Scan the entries below and return each line that contains "javascript".

Start of Data provided

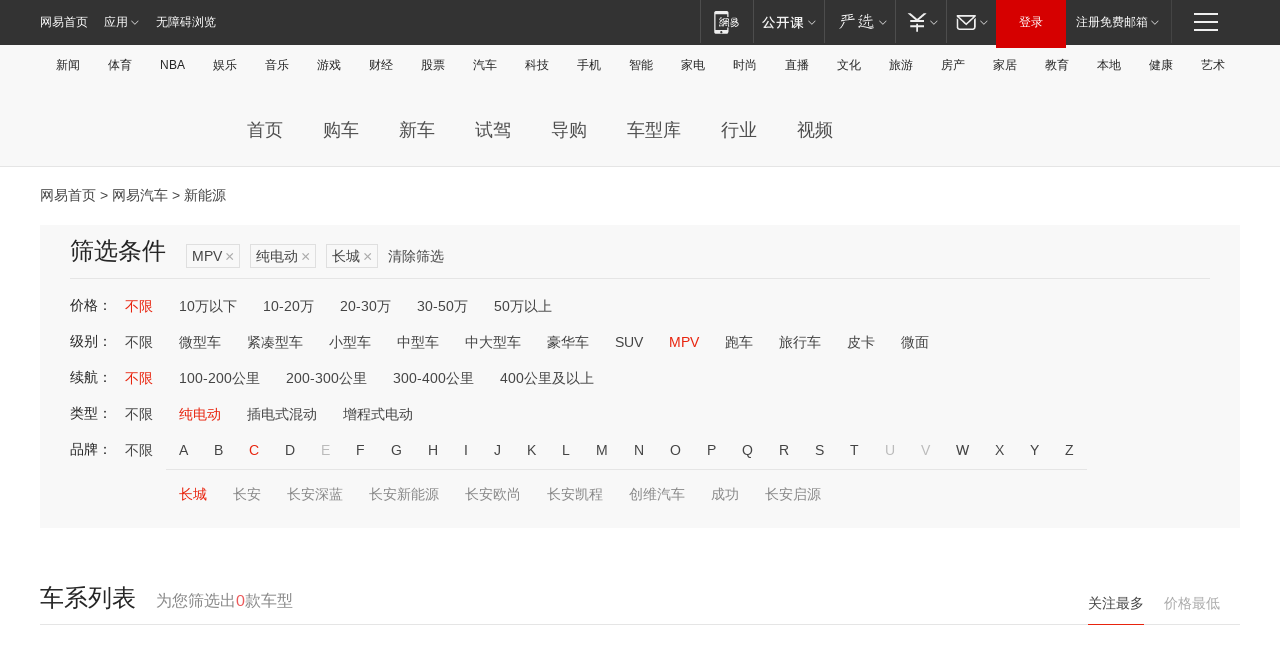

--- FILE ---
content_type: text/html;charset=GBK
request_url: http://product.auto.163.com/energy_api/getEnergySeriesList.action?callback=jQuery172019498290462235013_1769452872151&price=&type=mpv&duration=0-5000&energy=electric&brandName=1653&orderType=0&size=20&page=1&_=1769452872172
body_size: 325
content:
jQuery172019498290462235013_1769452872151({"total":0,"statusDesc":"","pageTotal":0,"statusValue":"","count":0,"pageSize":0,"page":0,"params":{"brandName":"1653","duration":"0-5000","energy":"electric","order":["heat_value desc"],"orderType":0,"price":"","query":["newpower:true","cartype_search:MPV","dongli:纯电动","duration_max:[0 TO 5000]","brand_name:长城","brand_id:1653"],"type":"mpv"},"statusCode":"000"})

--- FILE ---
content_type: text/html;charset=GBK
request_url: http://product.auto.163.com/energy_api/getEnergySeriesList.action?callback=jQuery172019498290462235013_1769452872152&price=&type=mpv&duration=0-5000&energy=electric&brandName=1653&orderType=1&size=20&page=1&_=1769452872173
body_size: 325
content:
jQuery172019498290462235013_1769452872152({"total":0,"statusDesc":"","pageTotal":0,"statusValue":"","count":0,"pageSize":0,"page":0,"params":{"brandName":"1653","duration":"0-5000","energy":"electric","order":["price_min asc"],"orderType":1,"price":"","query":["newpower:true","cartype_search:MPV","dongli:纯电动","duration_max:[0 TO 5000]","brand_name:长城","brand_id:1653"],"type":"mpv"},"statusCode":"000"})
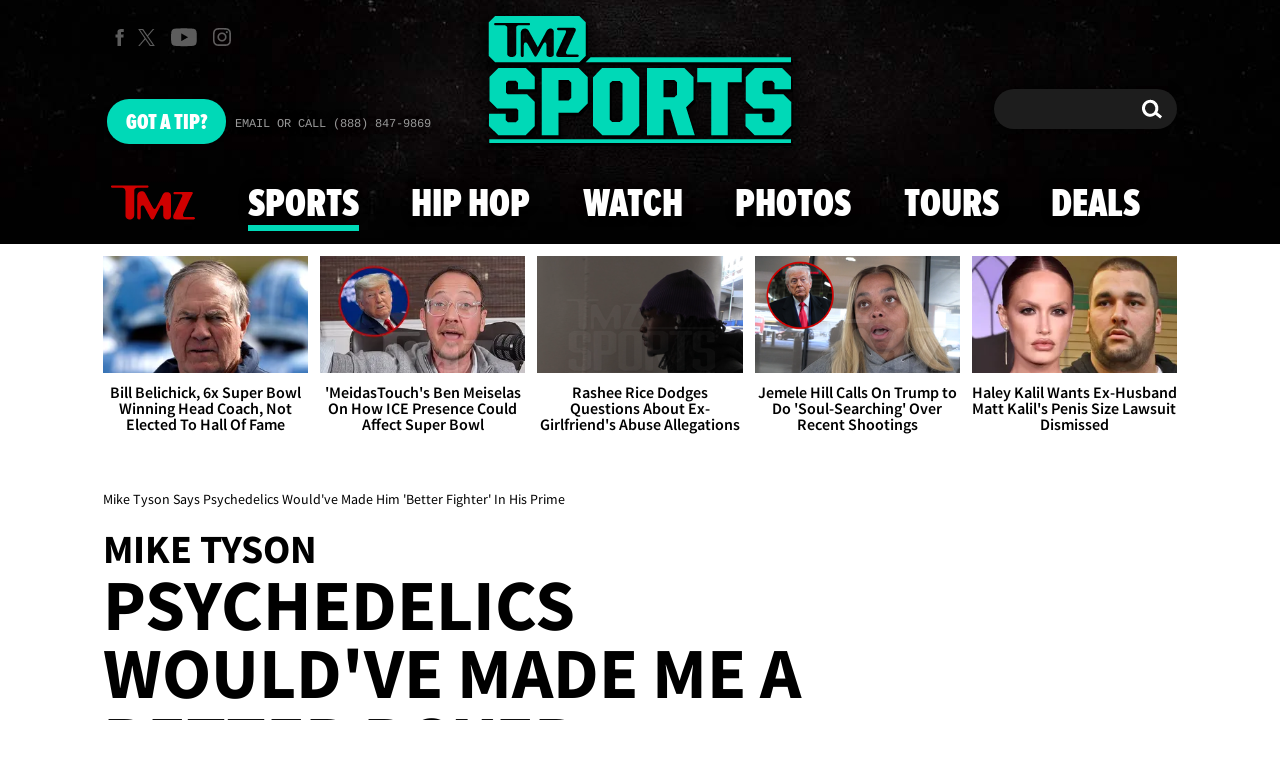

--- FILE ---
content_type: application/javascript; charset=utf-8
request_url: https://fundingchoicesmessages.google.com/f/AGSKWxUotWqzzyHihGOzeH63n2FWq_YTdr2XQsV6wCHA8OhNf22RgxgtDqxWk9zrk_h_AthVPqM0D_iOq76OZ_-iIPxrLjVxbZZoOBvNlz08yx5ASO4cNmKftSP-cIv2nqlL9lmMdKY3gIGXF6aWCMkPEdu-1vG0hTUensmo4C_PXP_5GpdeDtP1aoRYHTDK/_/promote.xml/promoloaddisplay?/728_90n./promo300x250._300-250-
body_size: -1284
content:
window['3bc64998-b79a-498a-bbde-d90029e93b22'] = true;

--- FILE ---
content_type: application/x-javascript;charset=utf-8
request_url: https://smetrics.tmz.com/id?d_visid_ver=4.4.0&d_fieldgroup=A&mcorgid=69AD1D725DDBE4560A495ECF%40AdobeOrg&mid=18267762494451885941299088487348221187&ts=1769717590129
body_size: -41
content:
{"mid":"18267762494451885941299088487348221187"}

End of Data provided

Solved exercise
content_type: application/javascript; charset=utf-8
content_type: application/x-javascript;charset=utf-8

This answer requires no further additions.